* **Goal of the exercise**
Print only the closing part of the entries. It starts at the line containing "class: Mammalia" and includes the final line, exactly as written.
Content starts
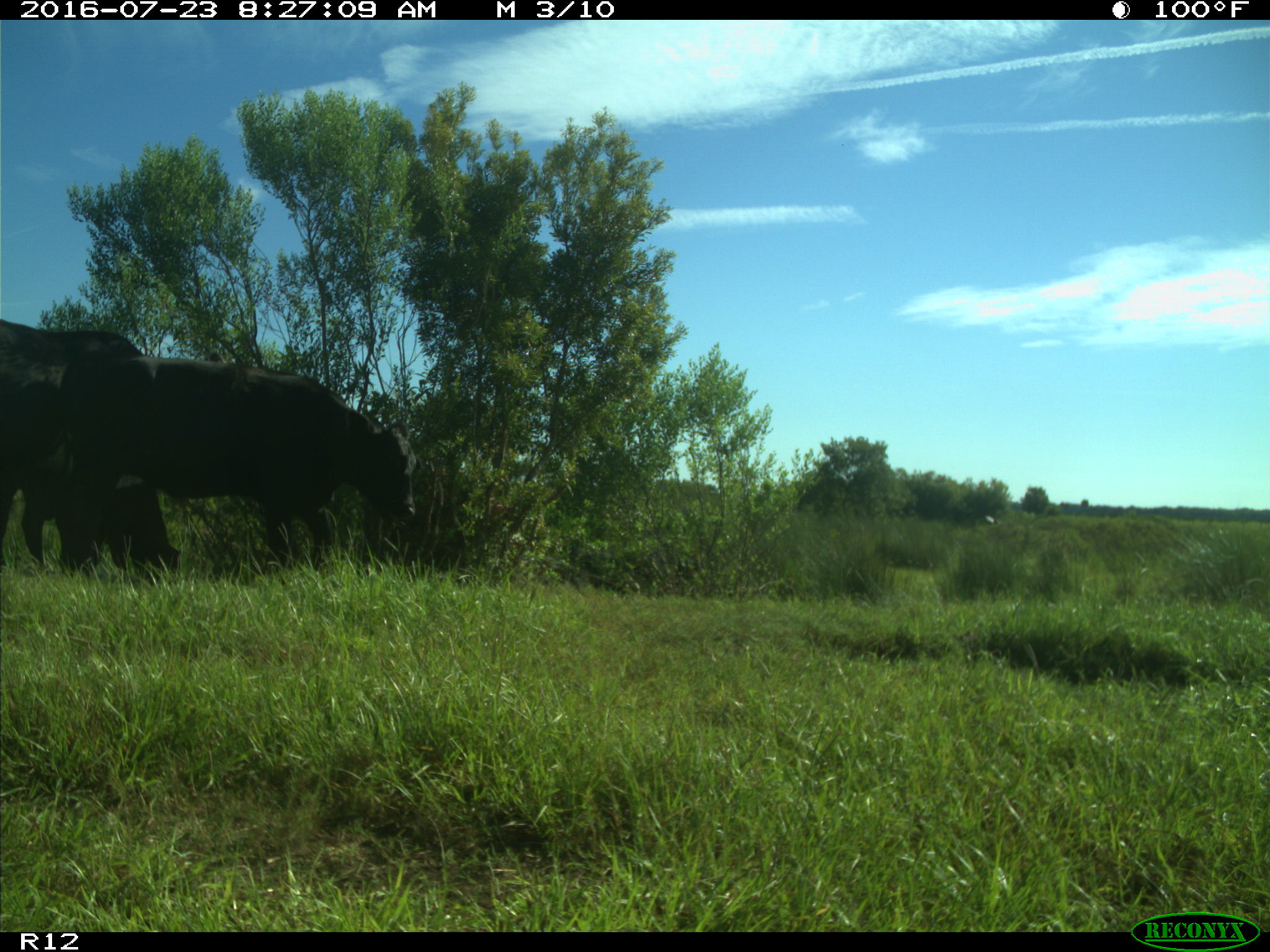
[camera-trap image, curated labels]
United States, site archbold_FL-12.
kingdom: Animalia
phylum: Chordata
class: Mammalia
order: Artiodactyla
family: Bovidae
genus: Bos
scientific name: Bos taurus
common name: domestic cow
Content ends
* **Response to the exercise**
class: Mammalia
order: Artiodactyla
family: Bovidae
genus: Bos
scientific name: Bos taurus
common name: domestic cow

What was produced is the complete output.